Professor Jane J. Mansbridge will deliver the 2014-2015 Arthur Allen Leff Fellowship Lecture at Yale Law School on November 17. The lecture is titled “Legitimate Coercion: Not Just a Matter of Consent.” It will take place at 4:30 pm in the Faculty Lounge.

Mansbridge is the Adams Professor at Harvard University’s Kennedy School of Government. Her work focuses on studies of representation, democratic deliberation, everyday activism, and the public understanding of collective action problems.

“In a world of growing independence, we need more and more legitimate coercion to solve the ‘free-rider problems’ created by our growing need for ‘free-access goods,’” said Mansbridge. A free access good is the kind of good that, once created, is open to all to use, Mansbridge explained.
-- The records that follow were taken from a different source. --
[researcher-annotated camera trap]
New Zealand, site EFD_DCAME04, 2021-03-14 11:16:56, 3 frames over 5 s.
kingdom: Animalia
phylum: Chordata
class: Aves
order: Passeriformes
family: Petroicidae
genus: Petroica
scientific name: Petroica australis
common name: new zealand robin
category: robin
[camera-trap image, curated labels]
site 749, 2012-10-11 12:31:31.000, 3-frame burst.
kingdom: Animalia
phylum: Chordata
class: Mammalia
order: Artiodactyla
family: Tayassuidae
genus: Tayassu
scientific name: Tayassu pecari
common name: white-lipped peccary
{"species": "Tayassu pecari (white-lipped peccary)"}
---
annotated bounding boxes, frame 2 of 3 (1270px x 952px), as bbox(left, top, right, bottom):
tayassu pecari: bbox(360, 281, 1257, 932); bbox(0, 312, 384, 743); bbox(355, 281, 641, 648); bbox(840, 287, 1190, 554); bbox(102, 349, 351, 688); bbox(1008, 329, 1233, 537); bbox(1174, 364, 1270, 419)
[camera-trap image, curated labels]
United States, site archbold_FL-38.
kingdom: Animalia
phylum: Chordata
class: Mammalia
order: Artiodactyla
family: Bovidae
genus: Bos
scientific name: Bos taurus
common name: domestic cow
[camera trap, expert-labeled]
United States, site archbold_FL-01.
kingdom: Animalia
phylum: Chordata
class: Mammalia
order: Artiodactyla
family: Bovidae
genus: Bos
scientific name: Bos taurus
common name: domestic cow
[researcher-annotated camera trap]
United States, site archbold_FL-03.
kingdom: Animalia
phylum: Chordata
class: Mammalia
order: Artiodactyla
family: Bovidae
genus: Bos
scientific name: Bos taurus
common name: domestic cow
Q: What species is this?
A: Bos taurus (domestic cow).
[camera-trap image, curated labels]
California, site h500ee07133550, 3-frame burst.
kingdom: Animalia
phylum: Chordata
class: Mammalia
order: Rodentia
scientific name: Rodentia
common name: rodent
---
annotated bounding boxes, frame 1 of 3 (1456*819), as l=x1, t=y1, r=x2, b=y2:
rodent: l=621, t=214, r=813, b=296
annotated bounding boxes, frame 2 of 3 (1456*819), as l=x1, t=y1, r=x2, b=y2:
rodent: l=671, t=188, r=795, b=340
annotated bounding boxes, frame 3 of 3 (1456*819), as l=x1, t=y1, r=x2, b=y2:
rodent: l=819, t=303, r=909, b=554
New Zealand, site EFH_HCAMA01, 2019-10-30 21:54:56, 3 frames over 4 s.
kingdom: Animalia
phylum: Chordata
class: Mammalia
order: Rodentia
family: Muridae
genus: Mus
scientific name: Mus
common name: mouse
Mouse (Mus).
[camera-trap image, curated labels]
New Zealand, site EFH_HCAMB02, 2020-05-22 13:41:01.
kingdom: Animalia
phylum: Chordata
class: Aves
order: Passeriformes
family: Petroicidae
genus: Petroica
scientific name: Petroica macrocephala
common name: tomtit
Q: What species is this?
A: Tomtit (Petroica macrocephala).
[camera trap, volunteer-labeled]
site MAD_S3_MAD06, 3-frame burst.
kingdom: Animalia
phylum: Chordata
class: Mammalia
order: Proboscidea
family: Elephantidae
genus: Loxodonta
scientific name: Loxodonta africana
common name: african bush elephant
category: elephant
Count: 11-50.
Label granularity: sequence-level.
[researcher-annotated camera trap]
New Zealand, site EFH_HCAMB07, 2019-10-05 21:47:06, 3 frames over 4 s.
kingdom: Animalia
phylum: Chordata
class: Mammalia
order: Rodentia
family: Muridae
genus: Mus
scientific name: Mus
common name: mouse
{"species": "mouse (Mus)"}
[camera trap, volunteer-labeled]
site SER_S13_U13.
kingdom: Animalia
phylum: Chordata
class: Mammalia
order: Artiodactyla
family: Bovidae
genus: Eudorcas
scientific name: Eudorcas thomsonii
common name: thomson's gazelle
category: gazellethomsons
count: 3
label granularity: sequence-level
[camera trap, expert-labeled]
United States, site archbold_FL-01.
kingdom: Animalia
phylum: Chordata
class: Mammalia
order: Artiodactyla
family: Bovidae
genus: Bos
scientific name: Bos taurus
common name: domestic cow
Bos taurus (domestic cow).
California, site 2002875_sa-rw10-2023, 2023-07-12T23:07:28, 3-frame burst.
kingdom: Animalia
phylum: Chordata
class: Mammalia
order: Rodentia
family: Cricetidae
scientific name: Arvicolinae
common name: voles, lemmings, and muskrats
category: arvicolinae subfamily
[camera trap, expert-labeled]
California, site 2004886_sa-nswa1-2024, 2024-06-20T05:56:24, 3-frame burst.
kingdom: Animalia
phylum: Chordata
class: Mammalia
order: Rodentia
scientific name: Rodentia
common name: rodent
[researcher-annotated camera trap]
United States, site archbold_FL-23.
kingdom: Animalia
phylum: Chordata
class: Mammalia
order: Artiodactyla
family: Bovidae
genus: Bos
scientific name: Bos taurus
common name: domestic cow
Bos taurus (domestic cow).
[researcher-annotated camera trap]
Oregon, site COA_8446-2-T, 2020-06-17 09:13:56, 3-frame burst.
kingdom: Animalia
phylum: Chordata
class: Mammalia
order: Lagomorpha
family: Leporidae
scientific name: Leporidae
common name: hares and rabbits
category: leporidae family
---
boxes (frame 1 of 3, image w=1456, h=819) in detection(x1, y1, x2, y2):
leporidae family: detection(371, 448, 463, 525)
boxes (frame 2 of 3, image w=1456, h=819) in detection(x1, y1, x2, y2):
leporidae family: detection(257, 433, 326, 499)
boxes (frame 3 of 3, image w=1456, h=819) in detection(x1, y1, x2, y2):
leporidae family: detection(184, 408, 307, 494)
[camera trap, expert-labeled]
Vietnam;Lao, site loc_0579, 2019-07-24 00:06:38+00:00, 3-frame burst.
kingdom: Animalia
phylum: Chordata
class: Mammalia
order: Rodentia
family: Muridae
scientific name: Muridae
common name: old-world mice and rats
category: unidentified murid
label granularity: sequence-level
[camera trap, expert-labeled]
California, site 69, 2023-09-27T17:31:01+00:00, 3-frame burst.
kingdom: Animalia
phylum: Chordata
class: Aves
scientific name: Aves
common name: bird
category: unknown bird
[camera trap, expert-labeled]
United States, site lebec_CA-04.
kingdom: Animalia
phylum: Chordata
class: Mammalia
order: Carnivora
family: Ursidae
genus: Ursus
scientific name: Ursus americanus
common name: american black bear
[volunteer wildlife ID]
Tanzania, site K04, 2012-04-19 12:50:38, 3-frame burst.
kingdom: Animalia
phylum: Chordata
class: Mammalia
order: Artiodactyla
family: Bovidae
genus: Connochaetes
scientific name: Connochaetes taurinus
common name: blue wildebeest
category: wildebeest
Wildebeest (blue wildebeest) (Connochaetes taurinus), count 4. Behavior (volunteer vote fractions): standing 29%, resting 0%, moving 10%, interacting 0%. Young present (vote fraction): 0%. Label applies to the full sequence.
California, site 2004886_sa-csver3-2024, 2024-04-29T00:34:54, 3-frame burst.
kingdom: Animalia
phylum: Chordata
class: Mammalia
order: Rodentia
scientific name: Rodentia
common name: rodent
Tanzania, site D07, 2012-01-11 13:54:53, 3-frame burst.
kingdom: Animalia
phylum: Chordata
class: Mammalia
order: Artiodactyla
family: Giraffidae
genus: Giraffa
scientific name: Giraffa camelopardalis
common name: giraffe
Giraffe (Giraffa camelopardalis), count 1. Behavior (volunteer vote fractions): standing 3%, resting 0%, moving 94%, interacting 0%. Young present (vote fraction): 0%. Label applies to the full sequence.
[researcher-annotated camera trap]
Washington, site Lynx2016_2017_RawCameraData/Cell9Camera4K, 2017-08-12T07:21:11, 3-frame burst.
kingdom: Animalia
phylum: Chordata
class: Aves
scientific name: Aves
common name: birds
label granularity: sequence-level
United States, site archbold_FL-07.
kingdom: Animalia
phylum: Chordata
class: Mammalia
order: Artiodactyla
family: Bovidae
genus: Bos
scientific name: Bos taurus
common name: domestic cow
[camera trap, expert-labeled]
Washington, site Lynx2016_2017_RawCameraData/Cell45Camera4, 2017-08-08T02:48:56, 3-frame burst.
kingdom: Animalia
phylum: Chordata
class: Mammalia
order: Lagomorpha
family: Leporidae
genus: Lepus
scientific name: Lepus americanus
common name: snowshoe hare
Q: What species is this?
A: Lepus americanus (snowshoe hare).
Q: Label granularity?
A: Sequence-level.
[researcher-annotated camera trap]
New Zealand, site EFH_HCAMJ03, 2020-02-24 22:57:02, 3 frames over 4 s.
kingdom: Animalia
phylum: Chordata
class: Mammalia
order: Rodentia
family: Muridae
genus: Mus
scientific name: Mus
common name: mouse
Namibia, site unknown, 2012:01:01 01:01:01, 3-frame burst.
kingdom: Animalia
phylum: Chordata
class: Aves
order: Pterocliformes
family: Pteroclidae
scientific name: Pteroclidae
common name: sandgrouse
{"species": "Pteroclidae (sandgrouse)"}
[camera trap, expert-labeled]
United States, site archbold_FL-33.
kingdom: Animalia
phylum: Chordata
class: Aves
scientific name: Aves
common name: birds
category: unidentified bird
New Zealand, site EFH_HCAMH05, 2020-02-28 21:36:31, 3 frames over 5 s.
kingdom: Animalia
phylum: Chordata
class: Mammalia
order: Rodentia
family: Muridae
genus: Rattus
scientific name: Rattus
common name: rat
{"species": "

“Free-access goods can be as world-historically important as curbs on global warming and as seemingly trivial as the infrastructure and regulation that gets blueberries safe to eat on North American tables in the winter,” said Mansbridge. “In large, anonymous societies, we cannot get anything approximating the number of free-access goods that we need without coercion. The more interdependent we become, the more coercion we need, and the best coercion is legitimate coercion. This lecture takes up the conditions that produce legitimate coercion.”

Mansbridge is the author of Beyond Adversary Democracy and other works on feminism, self-interest, oppositional consciousness, social movements, participation, political representation, accountability, and deliberative systems. Her presidential address to the American Political Science Association in 2013 stressed the centrality and fragility of legitimate coercion.

The Arthur Allen Leff Fellowship, established in memory of Arthur Allen Leff, Southmayd Professor of Law, brings to Yale Law School people whose work in other disciplines illuminates the study of law and legal institutions.